Search code examples
sqlpostgresqlsql-order-bydistinctaggregate-functions

Ordering distinct column values by (first value of) other column in aggregate function


I'm trying to order the output order of some distinct aggregated text based on the value of another column with something like:

string_agg(DISTINCT sometext, ' ' ORDER BY numval)

However, that results in the error:

ERROR: in an aggregate with DISTINCT, ORDER BY expressions must appear in argument list

I do understand why this is, since the ordering would be "ill-defined" if the numval of two repeated values differs, with that of another lying in-between.

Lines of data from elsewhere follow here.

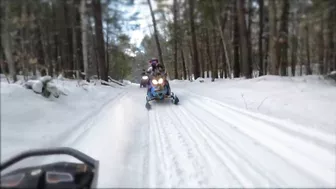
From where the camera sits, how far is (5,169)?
2.73 m

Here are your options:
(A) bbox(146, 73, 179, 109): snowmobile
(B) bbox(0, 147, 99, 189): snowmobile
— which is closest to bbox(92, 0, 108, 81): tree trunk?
(A) bbox(146, 73, 179, 109): snowmobile

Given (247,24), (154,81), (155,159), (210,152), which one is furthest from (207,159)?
(247,24)

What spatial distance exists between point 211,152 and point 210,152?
1cm

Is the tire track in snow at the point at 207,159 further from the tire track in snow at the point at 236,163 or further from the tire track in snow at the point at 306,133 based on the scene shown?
the tire track in snow at the point at 306,133

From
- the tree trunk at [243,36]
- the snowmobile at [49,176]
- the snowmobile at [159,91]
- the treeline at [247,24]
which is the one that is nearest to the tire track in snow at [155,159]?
the snowmobile at [49,176]

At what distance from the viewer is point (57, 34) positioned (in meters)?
23.6

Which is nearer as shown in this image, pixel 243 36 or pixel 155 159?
pixel 155 159

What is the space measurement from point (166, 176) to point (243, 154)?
1.22 metres

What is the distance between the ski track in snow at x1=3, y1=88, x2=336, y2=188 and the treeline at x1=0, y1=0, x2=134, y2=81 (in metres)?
4.17

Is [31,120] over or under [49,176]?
over

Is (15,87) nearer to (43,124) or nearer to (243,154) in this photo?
(43,124)

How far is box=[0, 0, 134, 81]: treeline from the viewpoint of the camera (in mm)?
9484

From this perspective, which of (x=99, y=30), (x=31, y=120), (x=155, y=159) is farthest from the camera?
(x=99, y=30)

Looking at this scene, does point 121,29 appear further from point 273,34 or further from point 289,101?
point 289,101
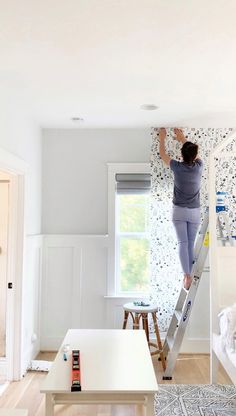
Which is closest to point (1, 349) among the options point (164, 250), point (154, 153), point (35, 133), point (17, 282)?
point (17, 282)

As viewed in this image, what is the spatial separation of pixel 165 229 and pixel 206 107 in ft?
4.65

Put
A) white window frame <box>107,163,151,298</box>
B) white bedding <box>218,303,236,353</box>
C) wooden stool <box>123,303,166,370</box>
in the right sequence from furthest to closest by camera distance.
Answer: white window frame <box>107,163,151,298</box> < wooden stool <box>123,303,166,370</box> < white bedding <box>218,303,236,353</box>

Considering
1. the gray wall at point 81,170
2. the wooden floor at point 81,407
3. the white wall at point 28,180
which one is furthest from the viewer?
the gray wall at point 81,170

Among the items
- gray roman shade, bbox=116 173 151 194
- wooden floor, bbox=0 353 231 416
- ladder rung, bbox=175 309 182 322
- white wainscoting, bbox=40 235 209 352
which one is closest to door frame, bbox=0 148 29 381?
wooden floor, bbox=0 353 231 416

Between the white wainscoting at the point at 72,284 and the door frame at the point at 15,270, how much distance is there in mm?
760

Ideally, I would like to order them by first appearance / lowest order-by value, but the ill-defined cases are actually rare enough in my data (it's mostly sequentially repeated values that I want to get rid of with the DISTINCT) that I ultimately don't particularly care about their ordering and would be happy with something like MySQL's GROUP_CONCAT(DISTINCT sometext ORDER BY numval SEPARATOR ' ') that simply works despite its sloppiness.

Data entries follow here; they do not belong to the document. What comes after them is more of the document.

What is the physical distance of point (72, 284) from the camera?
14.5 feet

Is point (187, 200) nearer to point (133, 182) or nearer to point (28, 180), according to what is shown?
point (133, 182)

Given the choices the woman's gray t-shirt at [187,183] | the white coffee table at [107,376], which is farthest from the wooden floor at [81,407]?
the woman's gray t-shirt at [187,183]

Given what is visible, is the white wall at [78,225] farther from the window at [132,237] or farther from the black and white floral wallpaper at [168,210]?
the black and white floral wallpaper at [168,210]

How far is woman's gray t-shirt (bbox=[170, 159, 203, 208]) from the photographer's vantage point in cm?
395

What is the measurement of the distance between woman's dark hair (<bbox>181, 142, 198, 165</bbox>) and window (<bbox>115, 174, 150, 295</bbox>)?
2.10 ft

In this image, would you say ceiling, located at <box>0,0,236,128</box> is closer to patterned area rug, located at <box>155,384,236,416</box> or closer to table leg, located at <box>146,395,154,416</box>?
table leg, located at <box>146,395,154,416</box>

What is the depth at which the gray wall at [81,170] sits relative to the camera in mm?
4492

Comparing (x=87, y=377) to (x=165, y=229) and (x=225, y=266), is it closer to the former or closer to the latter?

I expect some Postgres contortionism will be necessary, but I don't really know what the most efficient/concise way of going about this would be.


Solution

  • If this is part of a larger expression, it might be inconvenient to do a select distinct in a subquery. In this case, you can take advantage of the fact that string_agg() ignores NULL input values and do something like:

    select string_agg( (case when seqnum = 1 then sometext end) order by numval)
    from (select sometext, row_number() over (partition by <whatever>, sometext order by numval) as seqnum
          from t
         ) t
    group by <whatever>
    

    The subquery adds a column but does not require aggregating the data.